Buckinghamshire-based Simon Taylor Furniture prides itself on its ‘truly bespoke’ offering. MD Simon Taylor tells Tim Wallace how the business is faring, what retailers should do about product delays, and why he feels other designers don’t always match up to his exacting standards.
Q: Your furniture is made to the precise requirements of each client but some of your competitors sell options from pre-designed ranges. Are their claims that these are bespoke therefore misleading?
A: The word ‘bespoke’ is often used as a catch-all term in kitchen marketing these days and it can be confusing for potential purchasers who believe they are paying for something unique, when they aren’t. How can companies that sell pre-sized carcases and doors on their websites claim to make bespoke kitchens? They do, though, and that frustrates me.
Q: How does your proposition differ?
A: Since 1985, my business has specialised in designing and making truly bespoke furniture in any style, colour or material, and in any size, within reason. Everything is made to their exact requirements in our cabinet workshop where we have CNC machinery, while our skilled craftspeople use traditional cabinetmaking methods to handmake and hand finish individual pieces.
We have never created named furniture ranges, because they have limited options – usually in terms of cabinet sizes and finishes. It can be a lot easier to sell from pre-defined ranges and many of my competitors do just that. I have no issue with companies that do that, because many are absolutely superb, beautiful and very high quality. But if you can go to the house next door and see the same kitchen, then it isn’t a bespoke kitchen.

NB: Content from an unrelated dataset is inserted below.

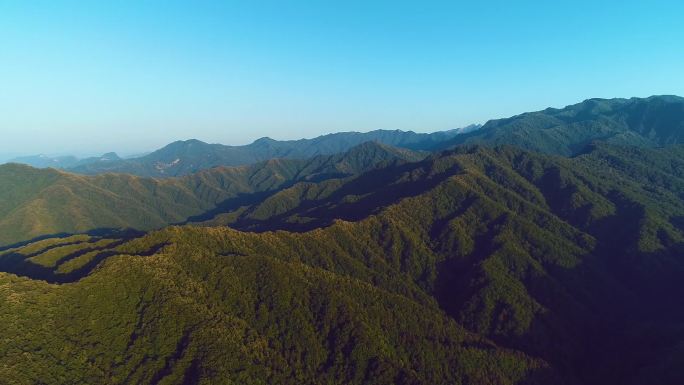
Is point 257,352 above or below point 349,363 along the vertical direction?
above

Q: How has the pandemic changed you and your business?
A: During the first lockdown I pressed the reset button and concentrated on long-term strategies including a brand refresh, a new website and a brochure. I also made the manufacturing business run more efficiently, adding containerised storage outside my workshop, which is used as warehousing, and installing an energy efficient wood burner, which now heats our workshop using our wood waste.

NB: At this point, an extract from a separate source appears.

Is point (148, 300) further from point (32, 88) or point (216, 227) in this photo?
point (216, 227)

I will always be a fan of print advertising, but the business now also has a digital marketing strategy on Facebook and Instagram, using targeted organic and paid-for messages.

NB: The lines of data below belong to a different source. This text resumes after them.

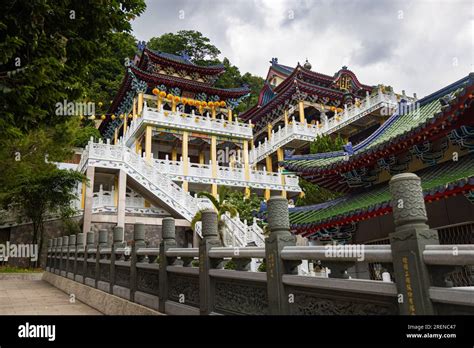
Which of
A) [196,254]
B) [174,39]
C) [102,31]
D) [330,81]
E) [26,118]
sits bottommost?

Q: How well has the business coped?
A: We bounced back slowly, but things then drastically improved. We now have a much higher value order book, but over a longer period – mainly because of the supply chain. Property is one of the safest places to invest right now and since restrictions eased, many clients have decided to invest in their homes. It is a similar story across the industry but we all have to be prepared for quieter times ahead.
Q: What advice would you give designers struggling with product delays?
A: To be in this situation two years down the line is ludicrous, and it is impacting on cash flow for all of us. Many appliance brands sell direct via online retailers that can deliver quickly so my advice is to find similar or upgraded appliances online and then negotiate with the manufacturer to achieve your margin. If that is not possible, find alternative suppliers that can stick to a delivery date. They are out there.
Q: How much are rising costs affecting the business?
A: Some of our raw material costs have risen threefold since the pandemic. In most cases we absorb the costs if projects are already underway. In others, we have to pass them on to our clients, but we find other ways of delivering efficient solutions to them.
Q: What other new or evolving design trends are you seeing?
A: A shift toward installing concealed home offices behind pocket doors that can be installed in kitchens, bedrooms, living rooms or hallways. We have also seen a lot of interest in libraries and bookshelves, because of the popularity of video calls.